Do que pudemos entender, a continuidade das disciplinas ofertadas pela professora Jurema não estaria em questão. A manutenção das disciplinas ofertadas pela professora no campo antirracista vai depender, seja sua vaga destinada à literatura ou à língua francesa, do compromisso e da organização do departamento para isso. Este é um compromisso que reivindicamos enquanto sindicato! Um compromisso que deve ser honrado pelo DLL e por todos os seus professores. É inaceitável que todo o esforço de uma professora negra para que sejam ministradas disciplinas antirracistas na Ufes não encontre eco após o seu falecimento. Este é um dever para com a memória de Jurema Oliveira e para com toda a população negra da Ufes e capixaba.
Lastimamos sobremaneira que não haja garantia de que a vaga da professora Jurema seja ocupada por uma pessoa negra. A falta de regulamentação das cotas nos concursos para professores é mais uma dentre as tantas barreiras que precisam ser rompidas com urgência para que a Ufes avance em direção a tornar-se uma universidade inclusiva. Também reivindicamos como sindicato que as cotas raciais sejam devidamente implementadas nos concursos para os docentes. Deve ser garantida uma representação mínima de 20% dos professores ingressantes, conforme preconiza a lei nº 12.990 de 9 de junho de 2014, o que ainda estaria muito aquém dos mais de 50% que representa o quantitativo das pessoas negras na totalidade da população capixaba.
Assim, compreendemos que o assunto se reveste de uma grande complexidade técnica nos marcos da política pedagógico-organizativa do departamento. Não é justo que os colegas professores do DLL tenham que escolher entre a manutenção da fragilidade do curso de Letras-Francês e o risco de se fragilizar o legado da saudosa professora Jurema Oliveira. Por outro lado, diante de uma decisão difícil como esta, é necessário que se leve em consideração o cenário de racismo institucional que procuramos expor nesta nota, além de tantos outros elementos já colocados há tanto por lutadoras e lutadores antirracistas, como a nossa, agora, ancestral Jurema Oliveira. Esses são elementos que expõem a gravidade da situação em que o racismo estrutural coloca negras e negros no Brasil e no mundo. O racismo institucional se caracteriza pela falta de compreensão desta situação e da importância de se manter o legado de alguém que deu sua vida na luta por um mundo mais humano. (Jurema Presente!!!)

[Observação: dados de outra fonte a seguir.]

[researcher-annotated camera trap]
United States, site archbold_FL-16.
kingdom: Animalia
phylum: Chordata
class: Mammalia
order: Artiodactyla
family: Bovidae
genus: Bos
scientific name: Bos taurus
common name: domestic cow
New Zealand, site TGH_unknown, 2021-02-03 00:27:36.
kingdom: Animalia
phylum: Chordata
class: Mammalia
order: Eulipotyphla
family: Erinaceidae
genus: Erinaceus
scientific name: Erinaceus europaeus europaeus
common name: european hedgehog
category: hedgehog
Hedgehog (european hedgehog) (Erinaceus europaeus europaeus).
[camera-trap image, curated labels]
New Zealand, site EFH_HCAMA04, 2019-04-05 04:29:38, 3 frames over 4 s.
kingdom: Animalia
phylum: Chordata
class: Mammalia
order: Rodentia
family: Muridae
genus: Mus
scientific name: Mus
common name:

Estamos cientes de que o DLL está se organizando para a convocação de uma reunião no qual o assunto será tratado com importantes atores da luta antirracista da universidade. Esta reunião terá o objetivo de compreender os efeitos políticos e sociais da decisão tomada e de estudar a necessidade de sua reversão. Por isso, o Sintufes, por ora, se coloca tanto em solidariedade para com aqueles que se indignaram com a decisão, nos colocando em vigilância quanto ao que será definitivamente decidido, quanto em apoio aos colegas do DLL, reconhecendo a dificuldade que nos é colocada pela falta de valorização do ensino público que produz a acumulação de problemas e a tarefa de geri-los correndo o risco de errar seja qual for a decisão tomada.